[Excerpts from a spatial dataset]
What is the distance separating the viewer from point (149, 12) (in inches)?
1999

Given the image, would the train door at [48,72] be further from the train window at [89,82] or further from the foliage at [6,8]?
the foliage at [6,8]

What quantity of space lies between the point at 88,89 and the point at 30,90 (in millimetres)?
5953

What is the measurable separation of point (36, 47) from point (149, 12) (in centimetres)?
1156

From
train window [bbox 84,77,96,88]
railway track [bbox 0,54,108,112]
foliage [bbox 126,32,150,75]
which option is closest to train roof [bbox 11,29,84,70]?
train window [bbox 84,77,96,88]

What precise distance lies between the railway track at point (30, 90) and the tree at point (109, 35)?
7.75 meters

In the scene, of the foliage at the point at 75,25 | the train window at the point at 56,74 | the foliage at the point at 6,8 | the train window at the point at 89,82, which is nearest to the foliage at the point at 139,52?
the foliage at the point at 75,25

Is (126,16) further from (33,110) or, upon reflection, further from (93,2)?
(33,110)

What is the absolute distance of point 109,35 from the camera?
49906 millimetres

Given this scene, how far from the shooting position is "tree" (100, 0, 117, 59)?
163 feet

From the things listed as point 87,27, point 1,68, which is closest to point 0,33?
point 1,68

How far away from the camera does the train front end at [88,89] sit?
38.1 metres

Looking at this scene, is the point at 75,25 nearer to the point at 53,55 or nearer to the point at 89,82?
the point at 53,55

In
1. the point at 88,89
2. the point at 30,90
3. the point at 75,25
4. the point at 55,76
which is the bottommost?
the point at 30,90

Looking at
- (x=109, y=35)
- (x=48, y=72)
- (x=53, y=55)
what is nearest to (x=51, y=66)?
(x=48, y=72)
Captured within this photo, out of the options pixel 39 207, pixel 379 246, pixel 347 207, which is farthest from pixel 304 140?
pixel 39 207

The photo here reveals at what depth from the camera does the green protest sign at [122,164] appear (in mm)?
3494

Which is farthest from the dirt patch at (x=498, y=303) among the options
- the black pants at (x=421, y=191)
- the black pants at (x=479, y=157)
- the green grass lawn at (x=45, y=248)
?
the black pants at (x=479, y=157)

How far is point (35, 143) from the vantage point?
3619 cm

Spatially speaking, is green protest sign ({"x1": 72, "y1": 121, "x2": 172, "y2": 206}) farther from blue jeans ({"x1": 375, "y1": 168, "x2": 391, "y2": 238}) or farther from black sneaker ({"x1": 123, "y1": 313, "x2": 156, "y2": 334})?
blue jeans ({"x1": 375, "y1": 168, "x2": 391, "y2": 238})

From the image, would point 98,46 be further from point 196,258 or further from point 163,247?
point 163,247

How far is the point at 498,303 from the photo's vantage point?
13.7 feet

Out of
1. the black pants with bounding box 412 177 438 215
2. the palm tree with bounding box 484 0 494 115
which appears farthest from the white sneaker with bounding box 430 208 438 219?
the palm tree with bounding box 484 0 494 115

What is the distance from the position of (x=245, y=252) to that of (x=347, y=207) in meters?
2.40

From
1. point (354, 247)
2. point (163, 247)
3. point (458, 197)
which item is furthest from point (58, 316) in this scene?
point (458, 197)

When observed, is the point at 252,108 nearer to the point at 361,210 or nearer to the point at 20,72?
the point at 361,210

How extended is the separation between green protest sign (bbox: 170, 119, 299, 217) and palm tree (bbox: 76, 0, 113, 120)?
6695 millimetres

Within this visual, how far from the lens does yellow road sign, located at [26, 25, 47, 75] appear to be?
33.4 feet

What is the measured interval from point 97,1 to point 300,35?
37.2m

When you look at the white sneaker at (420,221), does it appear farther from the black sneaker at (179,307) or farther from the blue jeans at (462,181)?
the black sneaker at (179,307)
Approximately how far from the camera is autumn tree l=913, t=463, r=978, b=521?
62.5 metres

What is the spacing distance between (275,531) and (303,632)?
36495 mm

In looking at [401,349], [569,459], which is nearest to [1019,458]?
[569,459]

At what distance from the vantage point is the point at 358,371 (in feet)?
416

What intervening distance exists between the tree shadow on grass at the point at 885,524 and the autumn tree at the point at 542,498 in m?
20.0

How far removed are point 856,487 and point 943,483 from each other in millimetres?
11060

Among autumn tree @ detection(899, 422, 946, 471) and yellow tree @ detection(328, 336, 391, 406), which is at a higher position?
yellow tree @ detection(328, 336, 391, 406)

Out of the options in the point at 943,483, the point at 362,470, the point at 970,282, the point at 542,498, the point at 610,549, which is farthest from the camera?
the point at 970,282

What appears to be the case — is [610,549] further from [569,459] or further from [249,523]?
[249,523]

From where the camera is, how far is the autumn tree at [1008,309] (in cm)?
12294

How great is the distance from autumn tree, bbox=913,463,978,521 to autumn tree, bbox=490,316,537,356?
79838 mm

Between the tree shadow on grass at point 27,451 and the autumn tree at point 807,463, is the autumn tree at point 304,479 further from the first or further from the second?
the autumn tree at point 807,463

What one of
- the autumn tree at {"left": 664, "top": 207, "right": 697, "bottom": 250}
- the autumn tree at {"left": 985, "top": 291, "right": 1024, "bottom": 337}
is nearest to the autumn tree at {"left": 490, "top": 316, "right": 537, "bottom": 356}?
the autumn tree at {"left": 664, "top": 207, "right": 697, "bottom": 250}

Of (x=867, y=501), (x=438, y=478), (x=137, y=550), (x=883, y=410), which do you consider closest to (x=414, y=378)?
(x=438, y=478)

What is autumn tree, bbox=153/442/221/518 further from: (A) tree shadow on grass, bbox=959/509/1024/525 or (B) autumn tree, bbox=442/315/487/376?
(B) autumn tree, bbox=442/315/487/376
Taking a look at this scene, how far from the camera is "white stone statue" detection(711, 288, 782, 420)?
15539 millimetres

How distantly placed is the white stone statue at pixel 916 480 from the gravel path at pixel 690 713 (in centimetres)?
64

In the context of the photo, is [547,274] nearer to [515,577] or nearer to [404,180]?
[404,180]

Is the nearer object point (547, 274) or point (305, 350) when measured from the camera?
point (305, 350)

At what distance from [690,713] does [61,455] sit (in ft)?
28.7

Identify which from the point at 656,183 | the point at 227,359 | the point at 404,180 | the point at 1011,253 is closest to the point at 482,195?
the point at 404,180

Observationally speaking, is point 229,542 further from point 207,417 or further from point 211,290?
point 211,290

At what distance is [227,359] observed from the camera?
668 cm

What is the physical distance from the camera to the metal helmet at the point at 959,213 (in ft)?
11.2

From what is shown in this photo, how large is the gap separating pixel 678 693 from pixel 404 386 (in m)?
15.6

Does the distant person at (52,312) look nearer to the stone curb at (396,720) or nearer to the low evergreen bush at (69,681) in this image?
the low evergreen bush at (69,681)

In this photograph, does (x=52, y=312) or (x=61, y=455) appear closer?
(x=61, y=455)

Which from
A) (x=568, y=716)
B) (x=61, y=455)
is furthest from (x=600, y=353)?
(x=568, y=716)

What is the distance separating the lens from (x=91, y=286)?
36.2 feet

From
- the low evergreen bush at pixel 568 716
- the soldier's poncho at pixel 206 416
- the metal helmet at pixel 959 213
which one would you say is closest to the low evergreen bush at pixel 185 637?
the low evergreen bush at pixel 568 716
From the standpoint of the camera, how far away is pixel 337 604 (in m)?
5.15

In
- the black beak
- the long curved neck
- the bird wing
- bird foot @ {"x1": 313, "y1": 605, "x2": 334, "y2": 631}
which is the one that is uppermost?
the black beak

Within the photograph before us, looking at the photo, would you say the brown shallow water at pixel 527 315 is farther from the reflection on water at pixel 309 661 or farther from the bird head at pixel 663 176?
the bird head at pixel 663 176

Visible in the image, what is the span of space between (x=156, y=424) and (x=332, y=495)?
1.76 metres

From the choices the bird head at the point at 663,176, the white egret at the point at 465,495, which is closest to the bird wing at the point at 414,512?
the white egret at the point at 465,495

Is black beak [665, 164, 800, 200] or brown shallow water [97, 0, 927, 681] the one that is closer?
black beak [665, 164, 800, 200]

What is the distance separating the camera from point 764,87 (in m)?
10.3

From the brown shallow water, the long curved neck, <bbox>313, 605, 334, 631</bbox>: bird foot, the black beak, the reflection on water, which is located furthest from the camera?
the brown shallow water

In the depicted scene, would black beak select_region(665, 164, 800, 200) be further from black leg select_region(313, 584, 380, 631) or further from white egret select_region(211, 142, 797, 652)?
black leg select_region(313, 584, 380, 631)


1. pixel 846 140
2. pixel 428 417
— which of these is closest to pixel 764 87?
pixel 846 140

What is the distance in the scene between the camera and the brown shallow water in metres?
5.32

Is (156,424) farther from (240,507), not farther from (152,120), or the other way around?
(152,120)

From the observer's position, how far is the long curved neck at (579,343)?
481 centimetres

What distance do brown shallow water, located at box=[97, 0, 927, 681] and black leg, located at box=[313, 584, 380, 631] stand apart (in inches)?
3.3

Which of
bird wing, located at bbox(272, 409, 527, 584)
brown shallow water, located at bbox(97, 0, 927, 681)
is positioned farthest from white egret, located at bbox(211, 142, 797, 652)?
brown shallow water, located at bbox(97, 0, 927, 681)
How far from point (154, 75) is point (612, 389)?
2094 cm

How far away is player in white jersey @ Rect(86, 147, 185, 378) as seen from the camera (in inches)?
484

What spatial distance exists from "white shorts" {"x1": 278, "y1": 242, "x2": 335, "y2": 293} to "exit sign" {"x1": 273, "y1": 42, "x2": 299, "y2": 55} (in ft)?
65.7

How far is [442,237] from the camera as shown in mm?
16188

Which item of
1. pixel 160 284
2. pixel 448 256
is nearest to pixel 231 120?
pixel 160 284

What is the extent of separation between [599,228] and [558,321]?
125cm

## [Aim]
Restate the final lines of the listing above word for word, beginning at the line that contains "What distance do".

## [Written answer]
What distance do brown shallow water, located at box=[97, 0, 927, 681] and black leg, located at box=[313, 584, 380, 631] stand apart (in inches)?
3.3

Which of
bird wing, located at bbox(272, 409, 527, 584)
brown shallow water, located at bbox(97, 0, 927, 681)
is positioned farthest from white egret, located at bbox(211, 142, 797, 652)?
brown shallow water, located at bbox(97, 0, 927, 681)
How far from point (154, 75) is point (612, 389)?
2094 cm

How far away is player in white jersey @ Rect(86, 147, 185, 378) as seen from the camera (in inches)?
484

What spatial distance exists from "white shorts" {"x1": 278, "y1": 242, "x2": 335, "y2": 293} to "exit sign" {"x1": 273, "y1": 42, "x2": 299, "y2": 55} (in ft)?
65.7

How far is [442,237] from the camera as shown in mm?
16188

Which item of
1. pixel 160 284
2. pixel 448 256
is nearest to pixel 231 120?
pixel 160 284

What is the extent of separation between [599,228] and [558,321]?
125cm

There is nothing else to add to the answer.